# Newborn Pics! :)



## ChancetheGSD (Dec 19, 2007)

Now that all the puppies are out and no longer slimy from prego goo (lol) I took some pictures to share. There are 2 girls and 1 boy.

Puppy #1 - Male

















Puppy #2 - Female

















Puppy #3 - Female


----------



## Zoeys mom (Jan 23, 2010)

What is the mom and dad? They are cute little munchkins


----------



## ChancetheGSD (Dec 19, 2007)

Mom is a Pekingese mix, I think with a Pomeranian. (This is NOT my Pekapom!) Only God knows who daddy is!!! They said it could be either a Chihuahua or a Pit mix who is roughly 40-50lb!!!!!!!! Her last puppies were sired by the 2nd dog and they were 40+lb! Mom is only like 15lb! Of course thats just taking a guess at 2 of the unaltered dogs in their old neighborhood, it could be any dog really.

So not sure who daddy is or how big these guys will be.


----------



## ChancetheGSD (Dec 19, 2007)

Here are two pictures from today. 

Mom and her (FAT!!!) babies!









And then to show how big the pups are at only 2 days old!! (All are pretty much the same size, this is one of the females) That is a 20oz water bottle! There is NO way daddy is a Chihuahua.

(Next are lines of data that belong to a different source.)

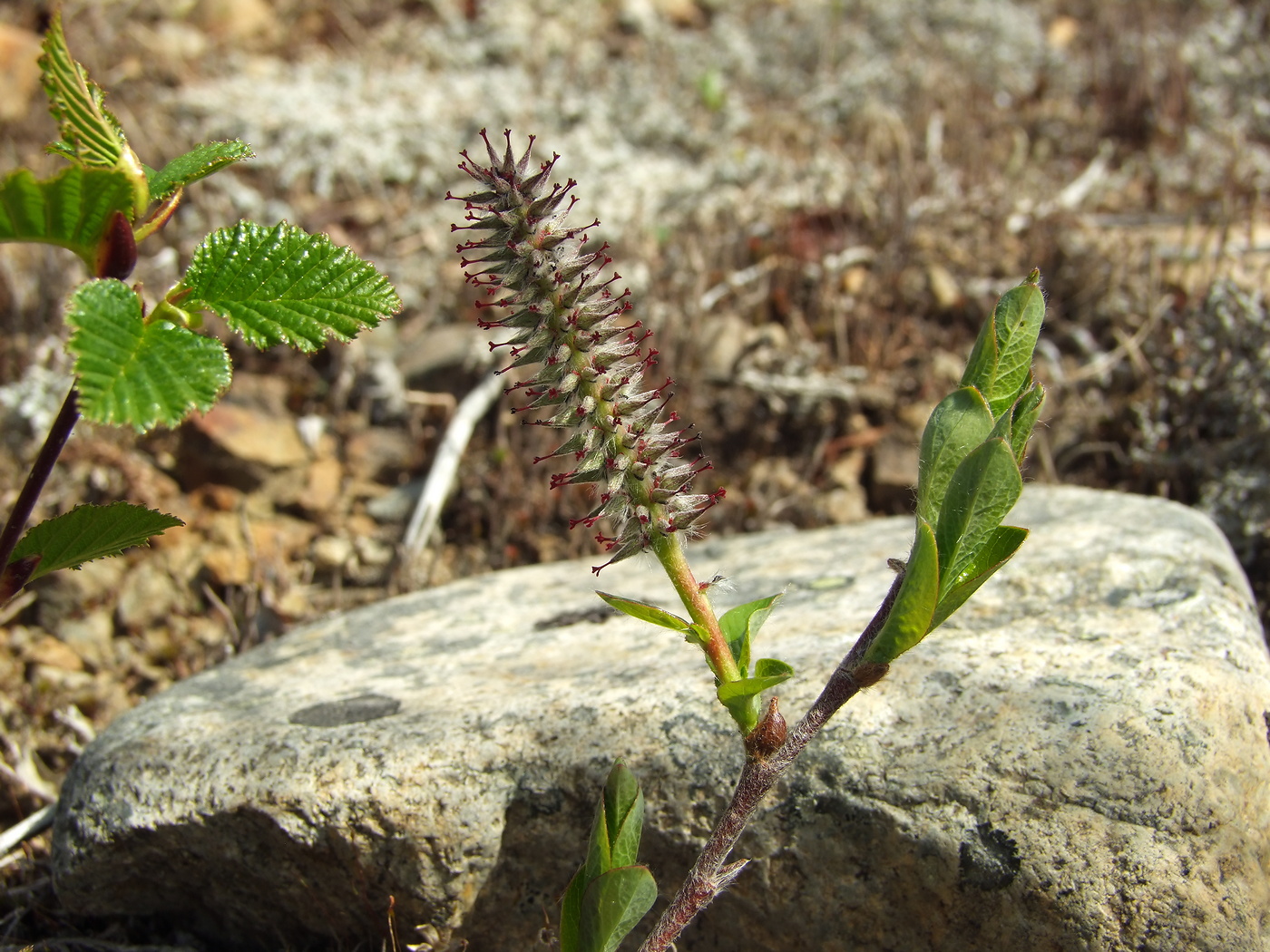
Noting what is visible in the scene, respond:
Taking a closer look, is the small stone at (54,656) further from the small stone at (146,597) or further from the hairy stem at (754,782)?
the hairy stem at (754,782)

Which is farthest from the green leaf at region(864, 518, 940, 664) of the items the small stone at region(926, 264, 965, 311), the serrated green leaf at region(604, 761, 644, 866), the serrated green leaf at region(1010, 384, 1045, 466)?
the small stone at region(926, 264, 965, 311)

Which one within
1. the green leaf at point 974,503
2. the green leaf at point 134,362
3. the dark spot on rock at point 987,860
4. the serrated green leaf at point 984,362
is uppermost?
the green leaf at point 134,362

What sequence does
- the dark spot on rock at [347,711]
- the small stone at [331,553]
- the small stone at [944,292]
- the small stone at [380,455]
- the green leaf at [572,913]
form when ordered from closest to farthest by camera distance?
1. the green leaf at [572,913]
2. the dark spot on rock at [347,711]
3. the small stone at [331,553]
4. the small stone at [380,455]
5. the small stone at [944,292]

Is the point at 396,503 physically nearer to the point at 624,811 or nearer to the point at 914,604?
the point at 624,811

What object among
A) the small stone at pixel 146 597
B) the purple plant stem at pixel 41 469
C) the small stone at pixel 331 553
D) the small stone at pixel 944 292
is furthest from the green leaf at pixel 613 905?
the small stone at pixel 944 292

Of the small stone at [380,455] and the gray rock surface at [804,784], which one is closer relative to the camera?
the gray rock surface at [804,784]

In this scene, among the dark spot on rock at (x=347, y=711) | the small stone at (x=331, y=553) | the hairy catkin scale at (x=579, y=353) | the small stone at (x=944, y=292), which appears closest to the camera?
the hairy catkin scale at (x=579, y=353)

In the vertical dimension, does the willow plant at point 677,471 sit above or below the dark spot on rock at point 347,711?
above

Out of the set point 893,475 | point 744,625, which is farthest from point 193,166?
point 893,475
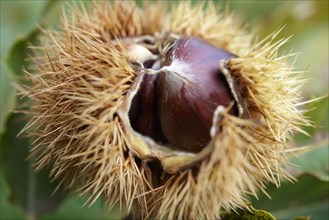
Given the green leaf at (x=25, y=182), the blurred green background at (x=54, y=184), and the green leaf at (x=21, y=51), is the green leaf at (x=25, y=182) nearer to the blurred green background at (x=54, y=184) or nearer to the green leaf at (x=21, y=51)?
the blurred green background at (x=54, y=184)

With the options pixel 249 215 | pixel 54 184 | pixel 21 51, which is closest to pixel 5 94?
pixel 21 51

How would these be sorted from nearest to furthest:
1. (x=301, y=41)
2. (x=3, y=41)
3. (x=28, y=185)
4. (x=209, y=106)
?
(x=209, y=106) < (x=28, y=185) < (x=3, y=41) < (x=301, y=41)

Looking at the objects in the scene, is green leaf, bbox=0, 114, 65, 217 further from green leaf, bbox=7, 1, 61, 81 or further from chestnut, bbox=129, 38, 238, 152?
chestnut, bbox=129, 38, 238, 152

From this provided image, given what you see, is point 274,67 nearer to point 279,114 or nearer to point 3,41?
point 279,114

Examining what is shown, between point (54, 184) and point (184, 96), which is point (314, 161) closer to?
point (184, 96)

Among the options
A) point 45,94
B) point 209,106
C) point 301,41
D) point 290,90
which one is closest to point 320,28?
point 301,41

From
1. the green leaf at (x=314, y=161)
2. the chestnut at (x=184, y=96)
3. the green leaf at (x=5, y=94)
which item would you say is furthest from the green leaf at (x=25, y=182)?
the green leaf at (x=314, y=161)
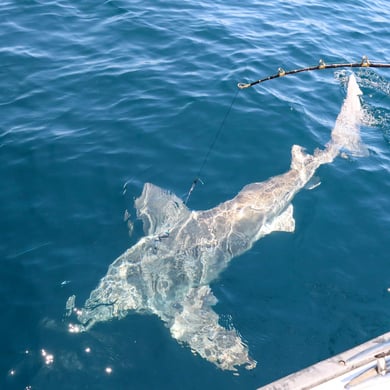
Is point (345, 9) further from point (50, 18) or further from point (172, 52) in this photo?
point (50, 18)

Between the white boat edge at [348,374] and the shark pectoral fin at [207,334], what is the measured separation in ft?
9.39

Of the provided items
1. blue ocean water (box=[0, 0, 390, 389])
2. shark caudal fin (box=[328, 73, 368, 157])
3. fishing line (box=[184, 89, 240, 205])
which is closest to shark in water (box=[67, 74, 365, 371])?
blue ocean water (box=[0, 0, 390, 389])

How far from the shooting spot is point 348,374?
18.1 feet

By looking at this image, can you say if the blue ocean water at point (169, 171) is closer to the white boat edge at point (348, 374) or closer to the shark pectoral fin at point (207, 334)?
the shark pectoral fin at point (207, 334)

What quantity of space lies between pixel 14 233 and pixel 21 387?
13.3 ft

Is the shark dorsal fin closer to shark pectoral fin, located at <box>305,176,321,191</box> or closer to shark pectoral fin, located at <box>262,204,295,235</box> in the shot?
shark pectoral fin, located at <box>262,204,295,235</box>

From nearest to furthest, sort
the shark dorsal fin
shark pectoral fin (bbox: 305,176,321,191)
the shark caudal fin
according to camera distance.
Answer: the shark dorsal fin, shark pectoral fin (bbox: 305,176,321,191), the shark caudal fin

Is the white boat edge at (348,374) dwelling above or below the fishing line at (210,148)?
above

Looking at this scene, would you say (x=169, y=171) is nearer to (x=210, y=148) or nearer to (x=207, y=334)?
(x=210, y=148)

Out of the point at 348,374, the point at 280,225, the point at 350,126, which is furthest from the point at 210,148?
the point at 348,374

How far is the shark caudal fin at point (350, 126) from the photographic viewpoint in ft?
45.1

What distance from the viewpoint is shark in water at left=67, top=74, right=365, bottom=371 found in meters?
8.93

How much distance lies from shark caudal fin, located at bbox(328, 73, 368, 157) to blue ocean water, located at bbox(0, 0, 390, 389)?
0.40 m

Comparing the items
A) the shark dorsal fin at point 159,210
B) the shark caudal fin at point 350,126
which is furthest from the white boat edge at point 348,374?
the shark caudal fin at point 350,126
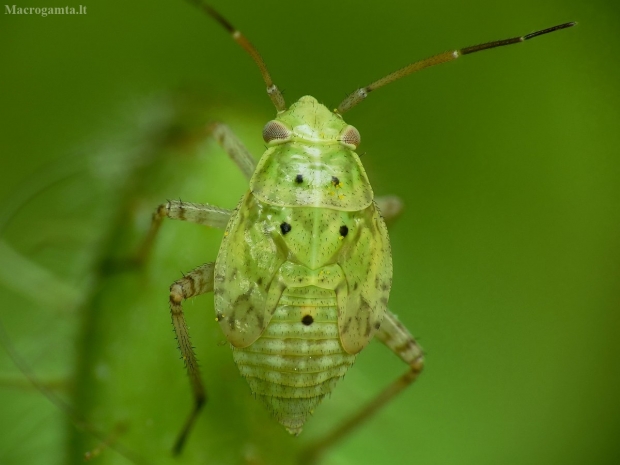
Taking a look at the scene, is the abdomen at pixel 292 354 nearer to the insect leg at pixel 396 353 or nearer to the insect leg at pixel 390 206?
the insect leg at pixel 396 353

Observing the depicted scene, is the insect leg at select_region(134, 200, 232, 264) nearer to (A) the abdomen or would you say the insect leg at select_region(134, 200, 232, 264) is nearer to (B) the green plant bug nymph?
(B) the green plant bug nymph

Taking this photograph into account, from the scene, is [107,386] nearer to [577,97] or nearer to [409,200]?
[409,200]

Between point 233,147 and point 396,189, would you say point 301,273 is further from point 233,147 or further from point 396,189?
point 396,189

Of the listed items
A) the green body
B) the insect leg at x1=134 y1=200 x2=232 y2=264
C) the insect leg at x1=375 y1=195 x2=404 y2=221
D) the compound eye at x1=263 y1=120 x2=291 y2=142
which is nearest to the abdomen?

Daddy is a big dog!


----------



## Stosh (Jun 26, 2010)

So is Mom going to be fixed once the pups are weaned?


----------



## PUN (Sep 28, 2010)

Oh wow...so cute!


----------



## MaggieRoseLee (Aug 17, 2001)

Stosh said:


> So is Mom going to be fixed once the pups are weaned?


Sure she will. That way no more accidents. Glad she got thru the pregnancy so well, specially if the male was a large pitbull.


----------



## ChristenHolden (Jan 16, 2010)

Omg they are so cute. But to bad that 17 year old owner sounds like a pice of work and spoiled rotten. I doubt she will be fixed. And if they keep the pups I'm sure there will be inbred pups in a year or so  I feel so bad that they are living in your house. Hopefully you can have mom talk some since into her and keep the lil male for your self


----------



## ChancetheGSD (Dec 19, 2007)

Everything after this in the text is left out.